The fact that five comparisons suffice to sort four elements is not entirely straightforward to derive, as poring over 5.3.1 of The Art of Computer Programming shows. Knuth shows that it is still less clear that seven comparisons suffice to sort five elements, as 26 < 5! = 120 < 27, as the upper bound is rather tight. The recipe given is very high level, and although I'm confident it can be used to build a code generator, it is not immediately obvious to me how to convert that intuition into actual code.

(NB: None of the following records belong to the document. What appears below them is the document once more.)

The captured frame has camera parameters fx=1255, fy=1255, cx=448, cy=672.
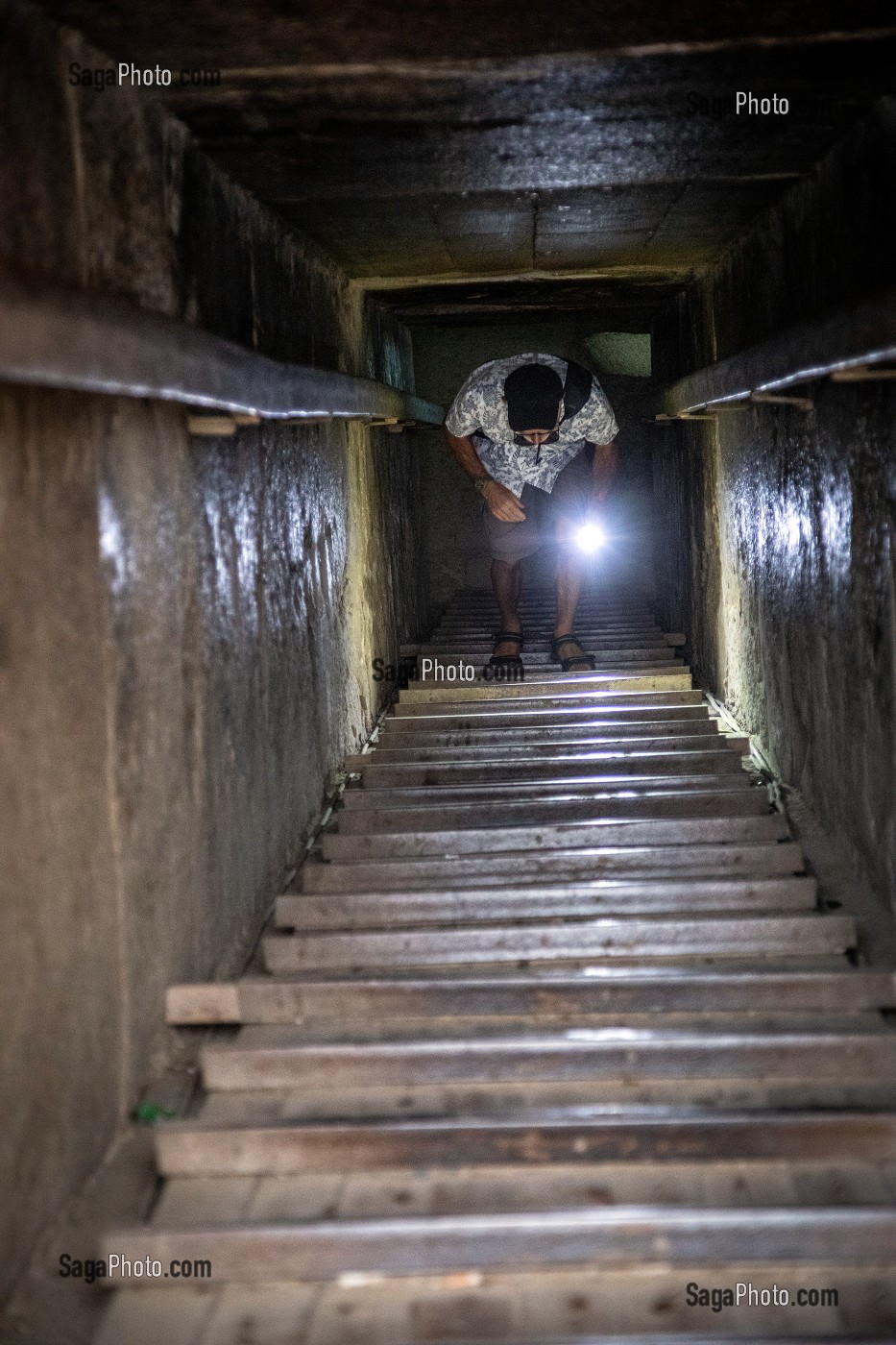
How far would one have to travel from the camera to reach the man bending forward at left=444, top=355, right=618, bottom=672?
6242mm

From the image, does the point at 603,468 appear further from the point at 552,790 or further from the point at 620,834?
the point at 620,834

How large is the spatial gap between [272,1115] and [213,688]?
1.25 m

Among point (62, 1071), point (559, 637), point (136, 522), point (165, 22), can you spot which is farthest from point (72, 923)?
point (559, 637)

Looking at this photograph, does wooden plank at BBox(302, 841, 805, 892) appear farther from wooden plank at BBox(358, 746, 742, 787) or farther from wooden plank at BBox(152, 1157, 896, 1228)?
wooden plank at BBox(152, 1157, 896, 1228)

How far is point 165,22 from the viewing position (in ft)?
9.57

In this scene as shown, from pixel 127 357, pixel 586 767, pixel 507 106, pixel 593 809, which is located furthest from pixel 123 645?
pixel 586 767

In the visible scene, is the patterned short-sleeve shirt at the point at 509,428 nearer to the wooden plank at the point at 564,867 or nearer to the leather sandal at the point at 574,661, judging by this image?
the leather sandal at the point at 574,661

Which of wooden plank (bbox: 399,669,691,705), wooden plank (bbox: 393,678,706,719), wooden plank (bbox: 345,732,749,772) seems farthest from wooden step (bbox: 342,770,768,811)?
wooden plank (bbox: 399,669,691,705)

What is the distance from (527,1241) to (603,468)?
181 inches

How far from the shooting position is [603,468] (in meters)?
6.62

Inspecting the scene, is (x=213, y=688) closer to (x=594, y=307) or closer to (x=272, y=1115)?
(x=272, y=1115)

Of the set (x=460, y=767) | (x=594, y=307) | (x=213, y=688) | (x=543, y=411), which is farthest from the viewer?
(x=594, y=307)

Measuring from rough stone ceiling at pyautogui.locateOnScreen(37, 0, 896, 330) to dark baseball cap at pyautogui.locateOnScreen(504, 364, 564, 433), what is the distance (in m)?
0.66

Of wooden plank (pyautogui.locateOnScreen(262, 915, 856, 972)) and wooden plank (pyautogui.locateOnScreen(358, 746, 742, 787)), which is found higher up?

This is a good cut-off point to resort to a general-purpose sort; Jon Bentley argues that such small cases are best served by straightforward insertion sort. I went a step further and unrolled a 5-element insertion sort, which has a worst-case complexity of 10 comparisons. The downside to this code is that it is imperative, and destructive: it sorts by swapping the elements in an array:

```let inssort5 v =
let a = v.(1) in
if v.(0) > a then begin
v.(1) <- v.(0);
v.(0) <- a
end;
let a = v.(2) in
if v.(1) > a then begin
v.(2) <- v.(1);
if v.(0) > a then begin
v.(1) <- v.(0);
v.(0) <- a
end else
v.(1) <- a
end;
let a = v.(3) in
if v.(2) > a then begin
v.(3) <- v.(2);
if v.(1) > a then begin
v.(2) <- v.(1);
if v.(0) > a then begin
v.(1) <- v.(0);
v.(0) <- a
end else
v.(1) <- a
end else
v.(2) <- a
end;
let a = v.(4) in
if v.(3) > a then begin
v.(4) <- v.(3);
if v.(2) > a then begin
v.(3) <- v.(2);
if v.(1) > a then begin
v.(2) <- v.(1);
if v.(0) > a then begin
v.(1) <- v.(0);
v.(0) <- a
end else
v.(1) <- a
end else
v.(2) <- a
end else
v.(3) <- a
end
```

Sorting a 5-tuple requires an adapter:

```let sort5 (a, b, c, d, e) =
let v = [| a; b; c; d; e |] in inssort5 v;
v.(0), v.(1), v.(2), v.(3), v.(4)
```

Which can, again, be verified by exhaustively testing it against all 120 permutations of 5 elements:

```let p5 = List.map (function [a;b;c;d;e] -> a,b,c,d,e) (permute [1;2;3;4;5])
in List.for_all ((=) (1, 2, 3, 4, 5)) (List.map sort5 p5)
```

Edit: Indeed, it is possible to directly translate Knuth's instructions for merge-inserting 5 elements into a 7-comparison straight-line sort. As in the text, it is convenient to first rank a, b, c and d so that, say, a < b < d and c < d, then insert e among a, b, d, and finally inserting c. After the ranking is found, merging e is the same in all cases modulo renaming, so it can be considered a sub-routine. This is the code:

```let sort5 (a, b, c, d, e) =
let merge5 a b c d e =
(* abd cd e *)
if e <= b then
if a <= e then (* aebd cd *)
if c <= e then
if c <= a then
(c, a, e, b, d)
else
(a, c, e, b, d)
else
if c <= b then
(a, e, c, b, d)
else
(a, e, b, c, d)
else (* eabd cd *)
if c <= a then
if c <= e then
(c, e, a, b, d)
else
(e, c, a, b, d)
else
if c <= b then
(e, a, c, b, d)
else
(e, a, b, c, d)
else
if e <= d then (* abed cd *)
if c <= b then
if c <= a then
(c, a, b, e, d)
else
(a, c, b, e, d)
else
if c <= e then
(a, b, c, e, d)
else
(a, b, e, c, d)
else (* abde cd *)
if c <= b then
if c <= a then
(c, a, b, d, e)
else
(a, c, b, d, e)
else
(a, b, c, d, e)
in
if a <= b then
if c <= d then
if b <= d then (* abd cd *)
merge5 a b c d e
else (* cdb ab *)
merge5 c d a b e
else
if b <= c then (* abc dc *)
merge5 a b d c e
else (* dcb ab *)
merge5 d c a b e
else
if c <= d then
if a <= d then (* bad cd *)
merge5 b a c d e
else (* cda ba *)
merge5 c d b a e
else
if a <= c then (* bac dc *)
merge5 b a d c e
else (* dca ba *)
merge5 d c b a e
```

The comments show the ranking implied by the result of the comparisons, so that `bac dc` means b < a < cd < c, for instance. Note also that the very last case of `merge5` makes use of transitivity to coalesce two cases into one, for a total of (7⋅14 + 6)/15 = 6.9333 comparisons on average.